Il existe, enfin, une grande confusion entre la marge nette, qui permet de déterminer la vraie rentabilité d’une affaire, et la MBA, souvent également appelée “marge commerciale”. La “faute” aux comptes d’exploitation des constructeurs, qui n’intègrent pas les frais communs de structure dans chacune des activités.

JA. Quelle est la marge minimum à respecter pour gagner de l’argent sur le VO ?
BK.
Au final, 90 % des distributeurs gagnent moins de 300 euros de marge commerciale unitaire, ce qui signifie que l’activité VO n’est pas un vrai centre de profit. Si les 300 euros de marge commerciale sont atteints, l’attention sur la rotation de stock permettra de ne pas dépasser 55 jours au maximum.*

JA. Les distributeurs négligent-ils trop le segment des VO âgés à cause de frais de remises en état (Frevo) trop conséquents ?
BK.
Beaucoup de professionnels estiment qu’il n’est pas intéressant de réparer des VO plus anciens car ils ne disposent tout simplement pas de l’organisation interne ou encore des outils idoines pour le faire de manière optimale. Les Frevo représentent souvent entre 3 et 6 % du chiffre d’affaires VO d’une concession, soit la moitié de la marge brute.
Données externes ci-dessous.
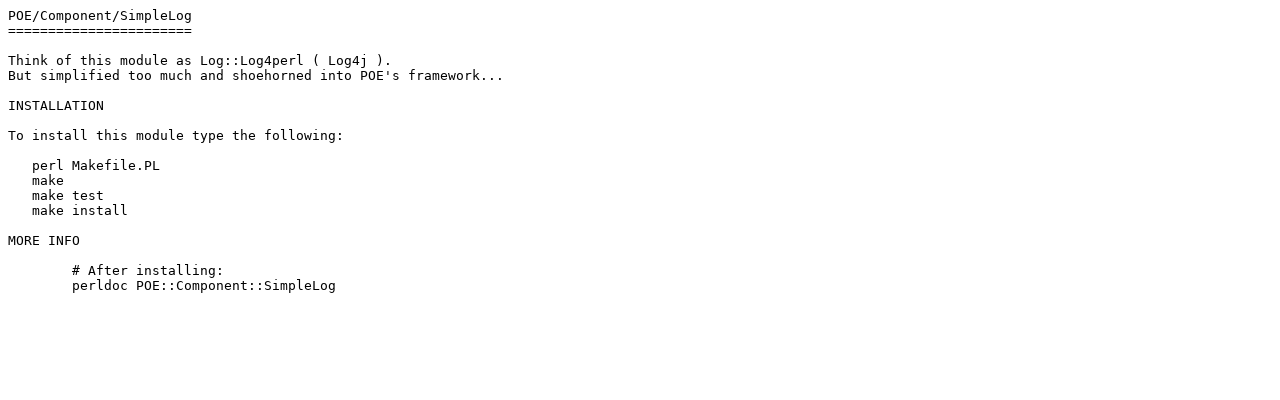

--- FILE ---
content_type: text/plain; charset=UTF-8
request_url: https://ftp.wayne.edu/CPAN/modules/by-category/25_Bundles/Task/APOCAL/POE-Component-SimpleLog-1.05.readme
body_size: 364
content:
POE/Component/SimpleLog
=======================

Think of this module as Log::Log4perl ( Log4j ).
But simplified too much and shoehorned into POE's framework...

INSTALLATION

To install this module type the following:

   perl Makefile.PL
   make
   make test
   make install

MORE INFO

	# After installing:
	perldoc POE::Component::SimpleLog
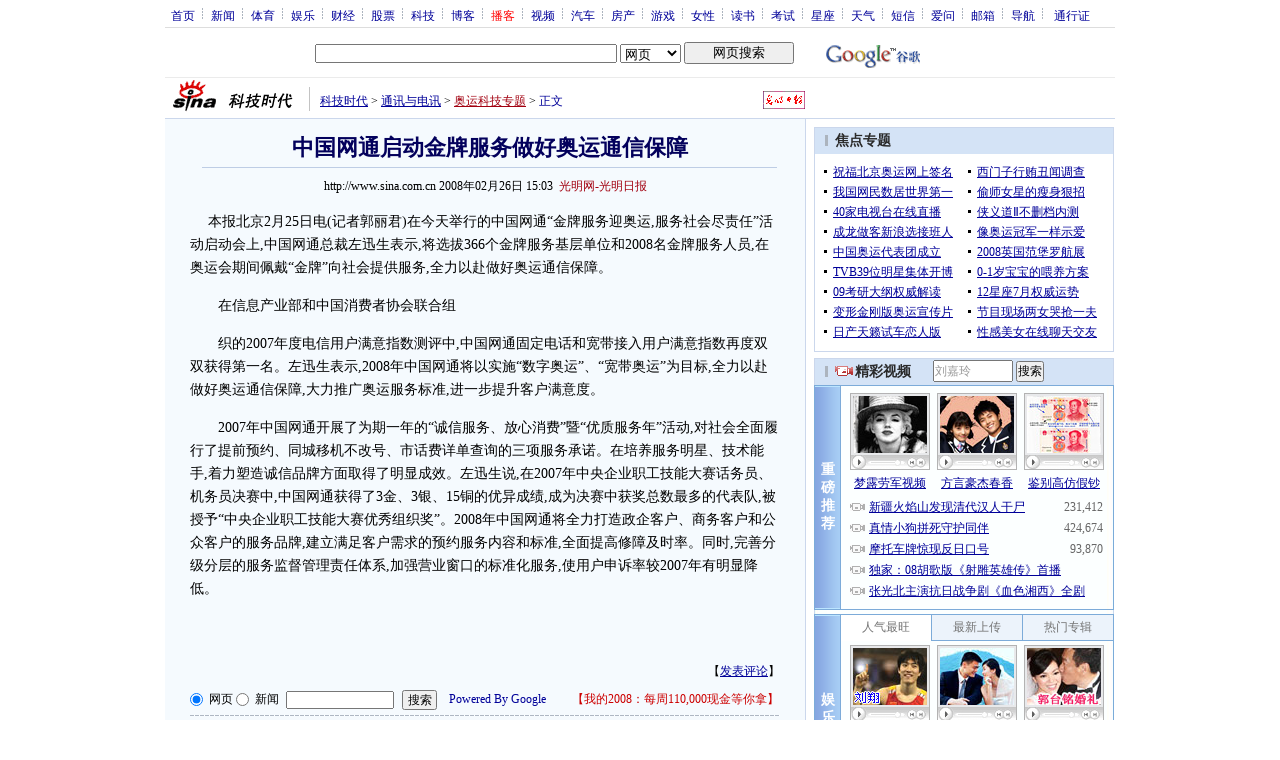

--- FILE ---
content_type: text/html; charset=utf-8
request_url: https://www.google.com/recaptcha/api2/aframe
body_size: 268
content:
<!DOCTYPE HTML><html><head><meta http-equiv="content-type" content="text/html; charset=UTF-8"></head><body><script nonce="iY1rBB07ZDf2MAhlXCuBxA">/** Anti-fraud and anti-abuse applications only. See google.com/recaptcha */ try{var clients={'sodar':'https://pagead2.googlesyndication.com/pagead/sodar?'};window.addEventListener("message",function(a){try{if(a.source===window.parent){var b=JSON.parse(a.data);var c=clients[b['id']];if(c){var d=document.createElement('img');d.src=c+b['params']+'&rc='+(localStorage.getItem("rc::a")?sessionStorage.getItem("rc::b"):"");window.document.body.appendChild(d);sessionStorage.setItem("rc::e",parseInt(sessionStorage.getItem("rc::e")||0)+1);localStorage.setItem("rc::h",'1768619732858');}}}catch(b){}});window.parent.postMessage("_grecaptcha_ready", "*");}catch(b){}</script></body></html>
Il s’agit donc d’être extrêmement rigoureux sur ce poste, sans oublier que les activités SAV et Pièces en bénéficient souvent. En revanche, il est dommage de constater que beaucoup décident encore d’orienter leurs VO à particuliers sans établir de devis chiffrés, ce qui génère souvent des Frevo et des coûts de garantie, mais aussi des délais de réparation supérieurs aux prévisions. Un professionnel du VO se doit de savoir réparer ses voitures d’occasion le plus vite possible, pour maintenir un bon taux de rotation, et le mieux possible, pour assurer les marges.

*Berislav Kovacevic a développé un outil logiciel qui permet de définir le seuil de rentabilité maximal.